Dataset records
————

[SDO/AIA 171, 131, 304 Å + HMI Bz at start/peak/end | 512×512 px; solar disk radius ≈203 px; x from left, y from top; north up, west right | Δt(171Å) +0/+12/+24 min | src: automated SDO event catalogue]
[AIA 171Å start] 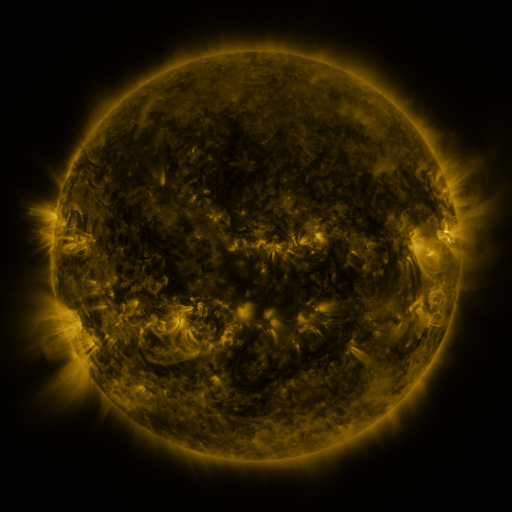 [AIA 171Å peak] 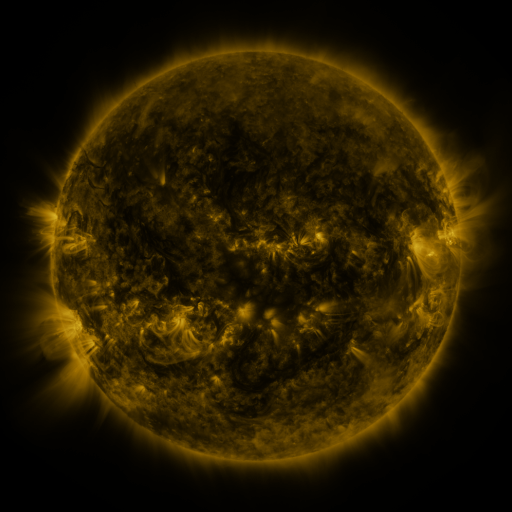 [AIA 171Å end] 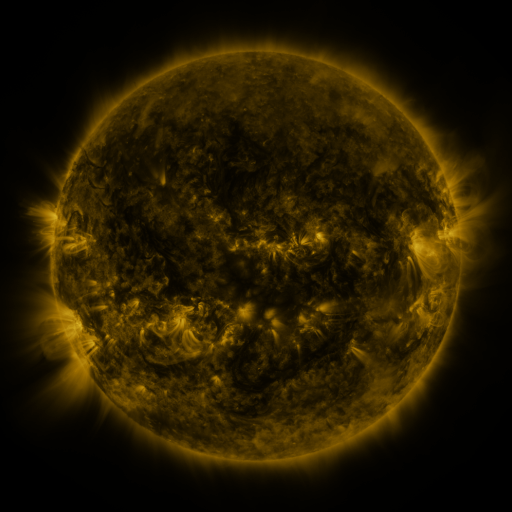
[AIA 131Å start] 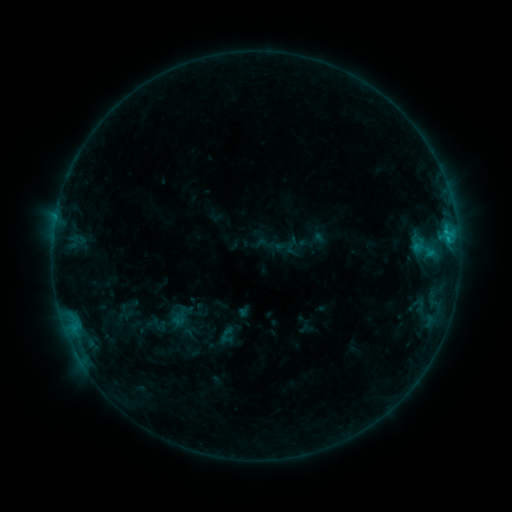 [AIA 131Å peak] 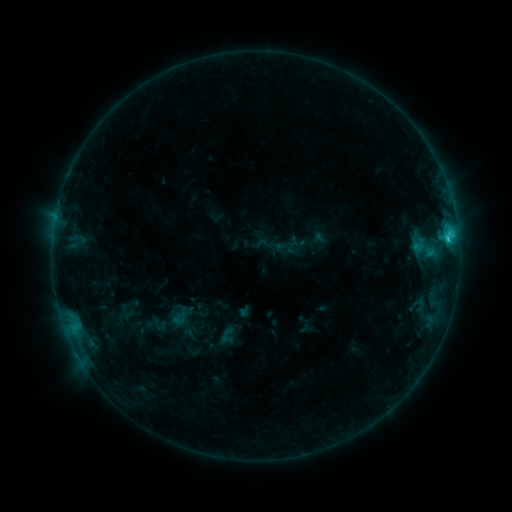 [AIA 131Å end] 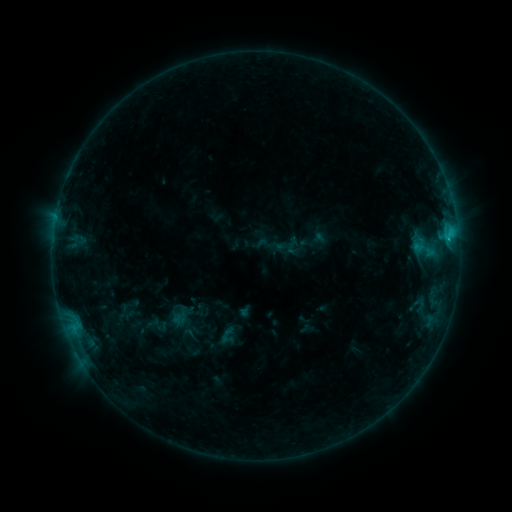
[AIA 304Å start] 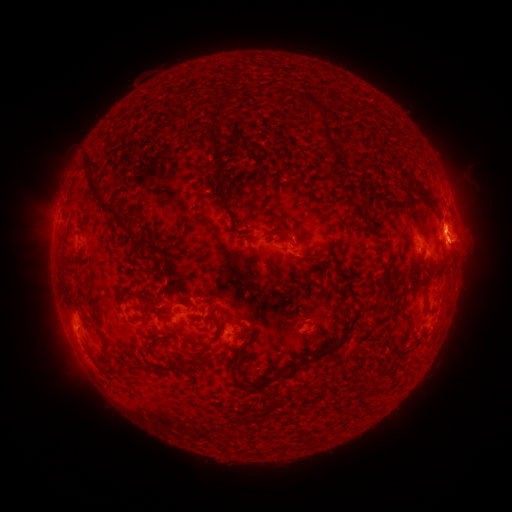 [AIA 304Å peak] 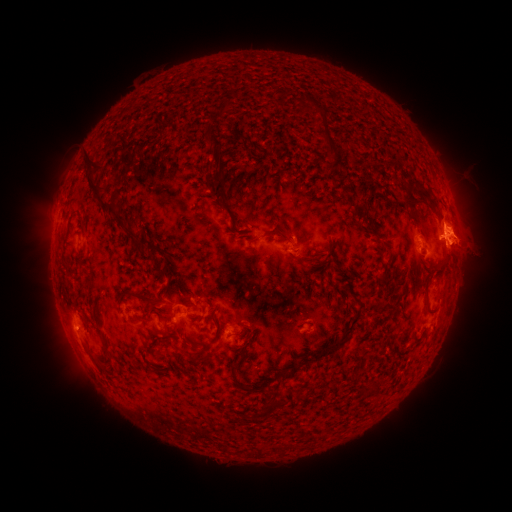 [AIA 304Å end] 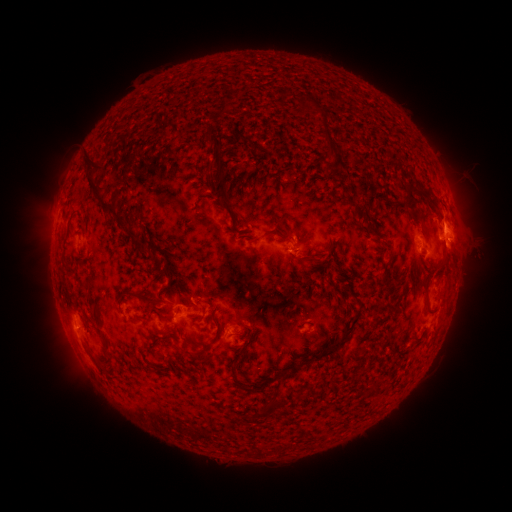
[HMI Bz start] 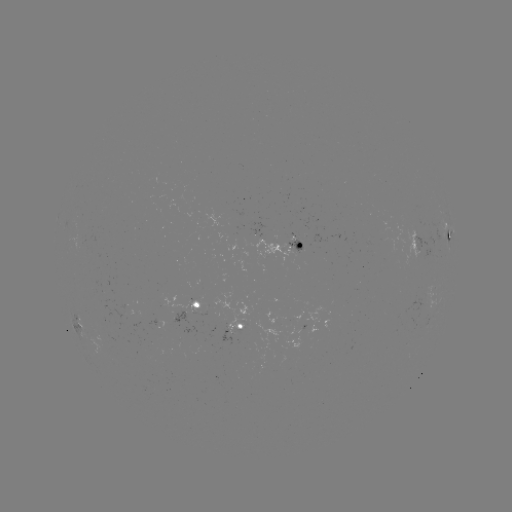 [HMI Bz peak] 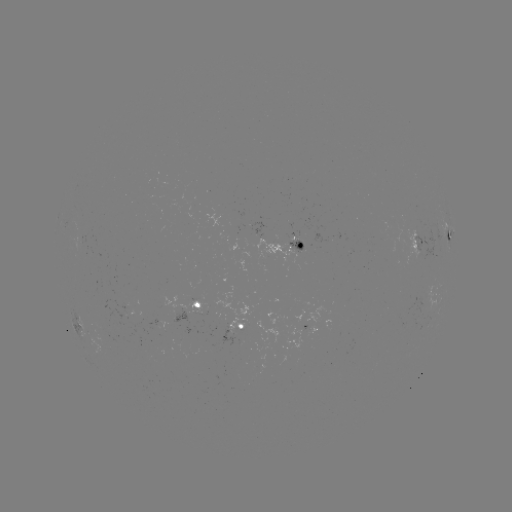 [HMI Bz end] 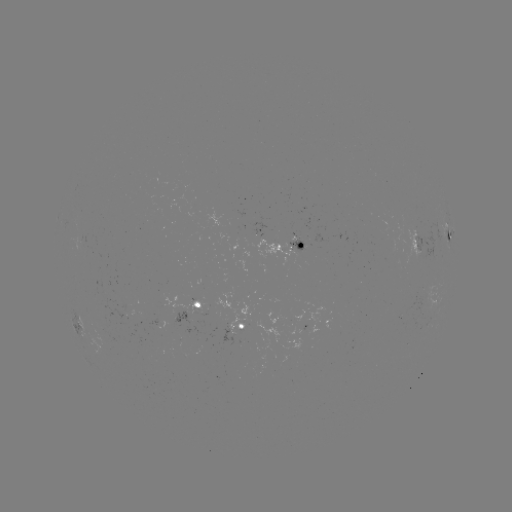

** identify C1.6 flare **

————

■ **WHAT THE TASK REQUIRES**: Show each line of the items above that contains the word "north".

■ **COMPLETED EXERCISE**:
[SDO/AIA 171, 131, 304 Å + HMI Bz at start/peak/end | 512×512 px; solar disk radius ≈203 px; x from left, y from top; north up, west right | Δt(171Å) +0/+12/+24 min | src: automated SDO event catalogue]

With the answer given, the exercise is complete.